__Texte source__.
# # # #
GEOFFROY VAN DER HASSELT / AFP via Getty Images

Kevin Lambert, ici au mois de novembre 2023, à Paris.

LITTÉRATURE - Kevin Lambert ne repart pas bredouille. Loin de là. Ce jeudi 9 novembre, l’écrivain québécois de 31 ans a reçu le prix Médicis - dernière récompense de la saison littéraire à être remise - pour Que notre joie demeure, roman publié en août par les éditions du Nouvel Attila.

Le prix Médicis ne consacre pas seulement une nouvelle fois cette figure montante de la littérature québécoise (Kevin Lambert a déjà reçu fin octobre le prix Décembre) pour son histoire sur cette architecte soudainement accusée de chasser les pauvres de Montréal, il fait un pied de nez aux détracteurs des « sensitivity readers ».

Les quoi ? Les « sensitivity readers », qu’on peut traduire par « démineurs littéraires », désignent des personnes engagées pour détecter dans un manuscrit des propos potentiellement racistes, sexistes, homophobes ou plus généralement offensants. L’une d’entre eux est intervenue sur le livre de Kevin Lambert.

Nicolas Mathieu tempête

Banal aux États-Unis, où son recours a commencé dans la littérature pour ados avant de s’étendre à tous les autres domaines, l’emploi d’un « sensitivity reader » l’est nettement moins chez nous, en France, où le métier ne fait pas l’unanimité dans le monde littéraire.

« Faire de professionnels des sensibilités, d’experts des stéréotypes, de spécialistes de ce qui s’accepte et s’ose à un moment donné, la boussole de notre travail, voilà qui nous laisse pour le moins circonspect », a par exemple écrit sur son compte Instagram Nicolas Mathieu, auteur du best-seller Leurs enfants après eux.

Kevin Lambert dit, lui, avoir fait appel à Chloé Savoie-Bernard, femme de lettres canadienne née dans une famille haïtienne, pour rendre plus crédible l’un des personnages du livre originaire d’Haïti. « Je peux toujours me tromper », a-t-il déclaré dans un communiqué partagé par son éditeur sur les réseaux sociaux, précisant que sa relectrice « s’est assurée [qu’il] ne dise pas trop de bêtises, [qu’il] ne tombe pas dans certains pièges de la représentation des personnes noires ».
# # # #
__Données enregistrées__.
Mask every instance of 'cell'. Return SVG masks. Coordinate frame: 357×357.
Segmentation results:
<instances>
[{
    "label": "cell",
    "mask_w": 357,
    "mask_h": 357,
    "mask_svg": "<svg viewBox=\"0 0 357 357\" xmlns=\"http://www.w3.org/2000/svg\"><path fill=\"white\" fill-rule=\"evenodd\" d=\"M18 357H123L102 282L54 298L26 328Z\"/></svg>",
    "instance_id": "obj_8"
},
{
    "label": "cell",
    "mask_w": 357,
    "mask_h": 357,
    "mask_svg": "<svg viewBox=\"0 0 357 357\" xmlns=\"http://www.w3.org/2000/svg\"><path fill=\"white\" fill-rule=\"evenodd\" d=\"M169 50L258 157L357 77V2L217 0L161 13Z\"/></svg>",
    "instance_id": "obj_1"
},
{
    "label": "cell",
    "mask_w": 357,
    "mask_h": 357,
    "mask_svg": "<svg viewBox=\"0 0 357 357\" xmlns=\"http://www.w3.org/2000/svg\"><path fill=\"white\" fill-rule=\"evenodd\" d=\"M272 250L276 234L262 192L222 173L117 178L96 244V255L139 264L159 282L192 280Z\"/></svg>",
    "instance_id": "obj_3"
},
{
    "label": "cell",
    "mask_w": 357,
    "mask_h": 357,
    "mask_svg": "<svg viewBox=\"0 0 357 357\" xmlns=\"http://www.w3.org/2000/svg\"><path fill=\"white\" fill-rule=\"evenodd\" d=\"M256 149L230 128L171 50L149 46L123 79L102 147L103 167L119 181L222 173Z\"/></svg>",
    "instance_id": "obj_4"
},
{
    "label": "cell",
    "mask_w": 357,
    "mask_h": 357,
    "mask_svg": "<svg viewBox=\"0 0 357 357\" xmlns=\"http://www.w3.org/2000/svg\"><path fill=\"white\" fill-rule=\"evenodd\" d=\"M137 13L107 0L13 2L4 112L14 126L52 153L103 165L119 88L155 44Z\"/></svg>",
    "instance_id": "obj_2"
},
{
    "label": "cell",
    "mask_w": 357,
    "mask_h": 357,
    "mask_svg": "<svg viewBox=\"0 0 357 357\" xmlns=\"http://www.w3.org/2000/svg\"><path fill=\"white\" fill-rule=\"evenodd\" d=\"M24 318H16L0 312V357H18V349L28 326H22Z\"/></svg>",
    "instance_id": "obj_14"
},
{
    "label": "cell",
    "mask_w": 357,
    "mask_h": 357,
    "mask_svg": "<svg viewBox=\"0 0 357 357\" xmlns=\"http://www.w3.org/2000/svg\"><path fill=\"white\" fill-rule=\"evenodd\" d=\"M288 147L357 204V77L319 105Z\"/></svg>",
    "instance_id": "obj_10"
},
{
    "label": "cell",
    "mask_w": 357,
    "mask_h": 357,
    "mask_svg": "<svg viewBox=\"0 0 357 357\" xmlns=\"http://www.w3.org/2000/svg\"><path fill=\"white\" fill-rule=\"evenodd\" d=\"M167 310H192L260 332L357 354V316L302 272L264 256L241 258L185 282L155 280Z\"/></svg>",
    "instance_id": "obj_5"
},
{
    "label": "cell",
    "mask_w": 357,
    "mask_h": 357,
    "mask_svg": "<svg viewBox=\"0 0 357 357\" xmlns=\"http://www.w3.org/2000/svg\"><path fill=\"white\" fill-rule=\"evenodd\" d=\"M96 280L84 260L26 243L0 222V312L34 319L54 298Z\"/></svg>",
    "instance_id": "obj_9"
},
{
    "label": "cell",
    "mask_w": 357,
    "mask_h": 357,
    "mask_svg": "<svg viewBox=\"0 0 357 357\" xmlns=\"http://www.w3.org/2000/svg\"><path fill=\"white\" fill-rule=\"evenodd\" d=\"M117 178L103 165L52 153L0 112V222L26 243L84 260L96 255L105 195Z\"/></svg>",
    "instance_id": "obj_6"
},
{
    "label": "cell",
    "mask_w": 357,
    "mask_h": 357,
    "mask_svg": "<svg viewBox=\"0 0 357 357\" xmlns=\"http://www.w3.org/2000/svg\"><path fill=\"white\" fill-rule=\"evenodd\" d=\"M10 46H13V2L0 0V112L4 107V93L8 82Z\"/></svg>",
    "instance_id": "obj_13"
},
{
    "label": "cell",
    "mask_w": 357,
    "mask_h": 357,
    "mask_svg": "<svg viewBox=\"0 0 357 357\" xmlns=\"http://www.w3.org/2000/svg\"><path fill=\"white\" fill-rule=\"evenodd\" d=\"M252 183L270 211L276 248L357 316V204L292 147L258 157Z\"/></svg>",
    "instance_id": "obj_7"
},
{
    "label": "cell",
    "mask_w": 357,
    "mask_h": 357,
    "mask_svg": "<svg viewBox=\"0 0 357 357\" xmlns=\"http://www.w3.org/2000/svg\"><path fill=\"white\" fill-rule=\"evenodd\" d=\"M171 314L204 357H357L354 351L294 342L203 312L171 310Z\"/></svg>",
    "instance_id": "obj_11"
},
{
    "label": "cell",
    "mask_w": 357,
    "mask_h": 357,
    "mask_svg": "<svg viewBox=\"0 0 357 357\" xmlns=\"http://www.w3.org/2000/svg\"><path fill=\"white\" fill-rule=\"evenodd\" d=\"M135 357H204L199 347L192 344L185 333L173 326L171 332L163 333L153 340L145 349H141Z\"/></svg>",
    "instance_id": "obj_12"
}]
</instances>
# # # #
__Exercices à faire__.
A – Dans l'article sur Kevin Lambert, pour quel roman l'écrivain a-t-il reçu le prix Médicis ?
B – Réécrivez sous forme de liste le paragraphe de l'article sur Kevin Lambert qui commence par « Kevin Lambert dit, lui », en conservant ses faits principaux.

__Réponses par exercice__.
A – Pour *Que notre joie demeure*, roman publié en août par les éditions du Nouvel Attila.

B –
- Kevin Lambert a fait appel à Chloé Savoie-Bernard, femme de lettres canadienne née dans une famille haïtienne.
- Il voulait ainsi rendre plus crédible l'un des personnages du livre, originaire d'Haïti.
- Dans un communiqué partagé par son éditeur sur les réseaux sociaux, il a déclaré : « Je peux toujours me tromper ».
- Selon lui, sa relectrice a veillé à ce qu'il ne dise pas trop de bêtises et ne tombe pas dans certains pièges de la représentation des personnes noires.